> **GOAL**
Edit the entries below by replacing "electric kettle" with "coffee maker" and leaving everything else unchanged. Omit the pictures from your answer.

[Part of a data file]
┌────────

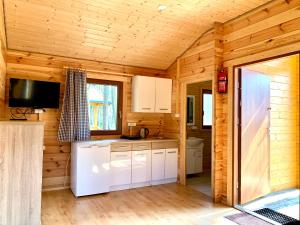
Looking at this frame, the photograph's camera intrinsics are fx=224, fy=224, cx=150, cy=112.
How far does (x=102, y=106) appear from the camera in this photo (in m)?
4.47

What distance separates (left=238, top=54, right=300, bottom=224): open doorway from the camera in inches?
132

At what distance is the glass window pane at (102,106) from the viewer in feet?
14.3

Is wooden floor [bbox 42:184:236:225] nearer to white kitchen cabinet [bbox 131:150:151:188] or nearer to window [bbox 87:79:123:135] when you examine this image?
white kitchen cabinet [bbox 131:150:151:188]

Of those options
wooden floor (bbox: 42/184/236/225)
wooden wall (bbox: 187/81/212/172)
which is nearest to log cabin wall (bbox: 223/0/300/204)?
wooden floor (bbox: 42/184/236/225)

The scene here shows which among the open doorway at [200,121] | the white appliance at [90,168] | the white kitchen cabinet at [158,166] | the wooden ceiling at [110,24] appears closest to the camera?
the wooden ceiling at [110,24]

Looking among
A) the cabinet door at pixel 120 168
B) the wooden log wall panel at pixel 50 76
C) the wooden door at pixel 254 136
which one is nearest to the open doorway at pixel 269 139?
Result: the wooden door at pixel 254 136

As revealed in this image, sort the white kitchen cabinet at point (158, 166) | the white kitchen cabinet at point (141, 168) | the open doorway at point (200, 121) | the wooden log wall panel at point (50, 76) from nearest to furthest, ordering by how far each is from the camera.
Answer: the wooden log wall panel at point (50, 76), the white kitchen cabinet at point (141, 168), the white kitchen cabinet at point (158, 166), the open doorway at point (200, 121)

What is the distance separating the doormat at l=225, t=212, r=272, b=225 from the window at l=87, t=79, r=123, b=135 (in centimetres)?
259

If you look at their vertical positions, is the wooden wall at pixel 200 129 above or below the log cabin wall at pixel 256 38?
below

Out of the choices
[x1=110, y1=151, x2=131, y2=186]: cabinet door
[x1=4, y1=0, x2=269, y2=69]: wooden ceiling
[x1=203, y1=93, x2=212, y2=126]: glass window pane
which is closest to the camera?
[x1=4, y1=0, x2=269, y2=69]: wooden ceiling

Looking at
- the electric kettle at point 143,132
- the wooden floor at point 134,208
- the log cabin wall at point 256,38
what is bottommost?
the wooden floor at point 134,208

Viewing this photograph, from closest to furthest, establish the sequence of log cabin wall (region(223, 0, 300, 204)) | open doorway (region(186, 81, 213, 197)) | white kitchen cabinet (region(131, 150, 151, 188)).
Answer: log cabin wall (region(223, 0, 300, 204)) < white kitchen cabinet (region(131, 150, 151, 188)) < open doorway (region(186, 81, 213, 197))

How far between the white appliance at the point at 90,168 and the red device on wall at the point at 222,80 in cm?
207

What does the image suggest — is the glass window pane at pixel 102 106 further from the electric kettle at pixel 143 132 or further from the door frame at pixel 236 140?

└────────

> **WRITTEN ANSWER**
Looking at this frame, the photograph's camera intrinsics are fx=224, fy=224, cx=150, cy=112.
How far does (x=102, y=106) appear from the camera in this photo (in m)?
4.47

What distance separates (left=238, top=54, right=300, bottom=224): open doorway from the camera in inches?
132

At what distance is the glass window pane at (102,106) from the viewer in feet?
14.3

Is wooden floor [bbox 42:184:236:225] nearer to white kitchen cabinet [bbox 131:150:151:188] or nearer to window [bbox 87:79:123:135] when you examine this image?
white kitchen cabinet [bbox 131:150:151:188]

Of those options
wooden floor (bbox: 42/184/236/225)
wooden wall (bbox: 187/81/212/172)
which is nearest to log cabin wall (bbox: 223/0/300/204)?
wooden floor (bbox: 42/184/236/225)

The scene here shows which among the open doorway at [200,121] | the white appliance at [90,168] | the white kitchen cabinet at [158,166] | the wooden ceiling at [110,24] appears closest to the camera?
the wooden ceiling at [110,24]

Looking among
A) the cabinet door at pixel 120 168
B) the wooden log wall panel at pixel 50 76
C) the wooden door at pixel 254 136
which one is nearest to the open doorway at pixel 269 139?
Result: the wooden door at pixel 254 136

As revealed in this image, sort the white kitchen cabinet at point (158, 166) | the white kitchen cabinet at point (141, 168) | the open doorway at point (200, 121) | the wooden log wall panel at point (50, 76) from nearest to furthest, ordering by how far each is from the camera.
Answer: the wooden log wall panel at point (50, 76), the white kitchen cabinet at point (141, 168), the white kitchen cabinet at point (158, 166), the open doorway at point (200, 121)

What is the distance separating the doormat at l=225, t=212, r=272, b=225 from the window at l=87, t=79, r=123, b=135 (in centimetres)?
259

If you look at their vertical positions, is the wooden wall at pixel 200 129 above or below the log cabin wall at pixel 256 38?
below

Out of the choices
[x1=110, y1=151, x2=131, y2=186]: cabinet door
[x1=4, y1=0, x2=269, y2=69]: wooden ceiling
[x1=203, y1=93, x2=212, y2=126]: glass window pane
which is closest to the camera?
[x1=4, y1=0, x2=269, y2=69]: wooden ceiling

Looking at
- the coffee maker at point 143,132
- the wooden floor at point 134,208
- the log cabin wall at point 256,38
what is bottommost?
the wooden floor at point 134,208

Viewing this photograph, from closest to furthest, establish the sequence of log cabin wall (region(223, 0, 300, 204)) | open doorway (region(186, 81, 213, 197)) | white kitchen cabinet (region(131, 150, 151, 188)).
Answer: log cabin wall (region(223, 0, 300, 204)) < white kitchen cabinet (region(131, 150, 151, 188)) < open doorway (region(186, 81, 213, 197))

How far between the white appliance at the point at 90,168 and the red device on wall at the point at 222,80 in cm?
207

What does the image suggest — is the glass window pane at pixel 102 106 further from the coffee maker at pixel 143 132 or further from the door frame at pixel 236 140?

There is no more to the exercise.